Loups en Haute-Marne: +1500% d’attaques sur les troupeaux en un an !

Meutes de loups dévorant une proie

En Haute-Marne, le loup n’est plus un fantôme : une meute s’est installée dans le Bassigny, provoquant une hausse de 1 500 % des attaques sur les troupeaux en un an. Face à la détresse des éleveurs, l’État mise sur des clôtures expérimentales, coûteuses et encore très marginales. Les tirs de défense restent, pour l’instant, l’unique réponse autorisée.

Une prédation hors de contrôle

L’année 2025 aura marqué un tournant pour les éleveurs haut-marnais : « la prédation a été multipliée par 1 500 % entre 2024 et 2025 », est obligée de reconnaître la préfète Régine Pam. Une meute de neuf loups, installés sur le secteur du Bassigny et désormais identifiés, ont tué près de 800 moutons, plongeant tout un département dans le désarroi.

Des clôtures miracles ? Pas si simple…

Pour l’État, la parade tient en un mot : clôtures. Vingt-cinq éleveurs, sur la centaine que compte le département, ont accepté d’installer des barrières “nouvelle génération” : traditionnelles, mais plus hautes, renforcées de deux fils électriques en haut et d’un fil barbelé en bas. Montagne ou plaine, il faut s’adapter. Si la préfète affirme qu’aucune parcelle protégée n’a connu de prédation depuis, la portée de l’expérience reste limitée.
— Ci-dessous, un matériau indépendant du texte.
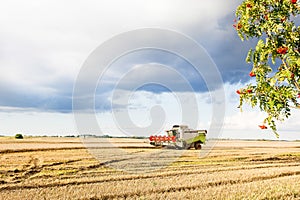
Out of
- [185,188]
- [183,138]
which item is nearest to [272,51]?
[185,188]

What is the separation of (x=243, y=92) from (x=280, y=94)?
1.18m

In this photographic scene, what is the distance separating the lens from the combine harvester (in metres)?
34.1

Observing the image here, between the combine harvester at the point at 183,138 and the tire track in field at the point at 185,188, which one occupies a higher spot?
the combine harvester at the point at 183,138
Impossible, à ce stade, d’en faire une solution généralisable : le coût de ces installations dépasse de loin celui des clôtures classiques, et seuls 25 sites ont pu être équipés. De quoi rassurer ? Rien n’est moins sûr.
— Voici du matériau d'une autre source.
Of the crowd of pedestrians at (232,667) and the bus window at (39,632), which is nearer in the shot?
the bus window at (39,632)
Tirs de défense : des éleveurs sous surveillance

Dans ce contexte, la régulation du prédateur reste sous étroite surveillance administrative. Seuls les éleveurs ayant mis en place ces clôtures “validées” peuvent, en dernier recours, effectuer un tir de défense simple, à condition d’être eux-mêmes titulaires du permis de chasser, ou d’être assistés par un chasseur, un lieutenant de louveterie ou un agent de l’OFB. Les tirs de prélèvement, dernière étape prévue par la loi, ne sont pour l’instant pas d’actualité en Haute-Marne.

Un climat de tension, des réponses limitées

La découverte récente d’une dépouille de canidé, “susceptible de correspondre à un loup”, vient ajouter à la tension ambiante. L’affaire est désormais entre les mains de la justice. Sur le terrain, les éleveurs continuent, eux, de payer le prix fort d’un retour du loup qui, année après année, s’impose sur de nouveaux territoires. À l’État d’apporter enfin des réponses à la hauteur de la crise : la ruralité attend autre chose qu’un simple bricolage administratif.